2010 is here! It seems like only yesterday we were saying good-bye to Greg and now it will be 3 months on Saturday that he has been in country (Kuwait). The thought of all of the milestones Greg is going to miss is looming over my head these past few days. I guess it all came about when we thought we were going to be together at Easter in Germany. Then Greg told me that he is actually leaving from Germany one day before Easter! I would be sitting in Germany on Easter in a hotel room with the kids, and nowhere to go. I got frustrated and angry! I was thinking - why would the only holiday out of the year that Greg would actually be with us, we screwed up the dates and it won't happen!
This got me to go into a pity party over the many other milestones. In about a month, Rebekah, our first born, will be turning 18. Greg will miss this milestone. Not that there is anything special planned for that day (although I did think of a few things)...but Greg wouldn't be here to participate in it. But I decided not to go further. The thought of all the milestones was too hard for me to bear, and I realized that I am whining.
A good friend of mine told me that one time a military spouse was complaining to her husband and he flat out said, "Suck it up, cupcake!" So, I am sucking it up and going to stop my pity party and maybe even eat a cupcake! LOL
As we begin our new study in PWOC called Esther by Beth Moore, I came to realize that even in this - God is there. Although we cannot see him, or even hear his name, He is there in all of this. So, I am grateful for this time in the desert to really see what God would like to do with me - a lowly wretch of a woman with a heart for the Lord.

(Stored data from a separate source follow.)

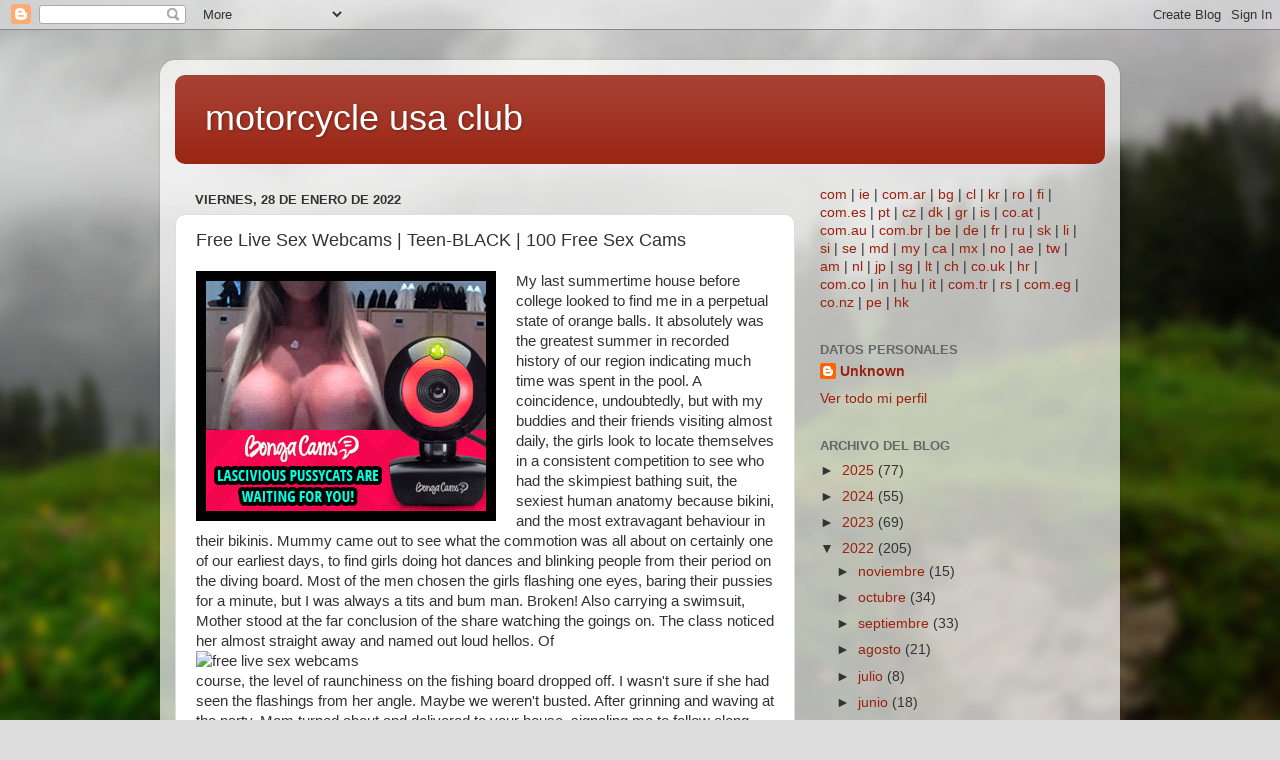

--- FILE ---
content_type: text/html; charset=UTF-8
request_url: https://promo-bc.com/promo.php?c=591797&type=banner&size=300x250&name=class_banner;medal_banner;dmb_banner;badge_banner;shatter_banner;bas;alice;amat_banner;archive(10);art_banner;banga;banner_app
body_size: 189
content:
<a href="https://bongacams.com/track?c=591797&ps=banner" target="_blank">
  <img id='bcs_banner' src=""/>
</a>
<script>var urls=['https://i.bngprm.com/banners/300x250/class_banner/en.gif','https://i.bngprm.com/banners/300x250/medal_banner/en.gif','https://i.bngprm.com/banners/300x250/dmb_banner/en.gif','https://i.bngprm.com/banners/300x250/badge_banner/en.gif','https://i.bngprm.com/banners/300x250/shatter_banner/en.gif','https://i.bngprm.com/banners/300x250/bas/en.gif','https://i.bngprm.com/banners/300x250/alice/en.gif','https://i.bngprm.com/banners/300x250/amat_banner/en.gif','https://i.bngprm.com/banners/300x250/Archive(10)/en.gif','https://i.bngprm.com/banners/300x250/art_banner/en.gif','https://i.bngprm.com/banners/300x250/banga/en.gif','https://i.bngprm.com/banners/300x250/banner app/en.gif']; var url= urls[Math.floor(Math.random()*urls.length)];document.getElementById('bcs_banner').setAttribute('src', url)</script>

May the God of Abraham, Issac, and Jacob be the focus of my 2010. May I see the positive in what the Lord is doing, even when I don't understand. May I rest in Him even when I don't feel His presence! Come on 2010, Bring it on!
1 comment:
Hugs my friend.
I am learning anew this verse:
The tongue holds the power of life and death and those who love it eat its fruit.
I am choosing to speak LIFE. Even when I don't feel like it. And when I am feeling especially down, I say NOTHING because I refuse to give the enemy a foothold!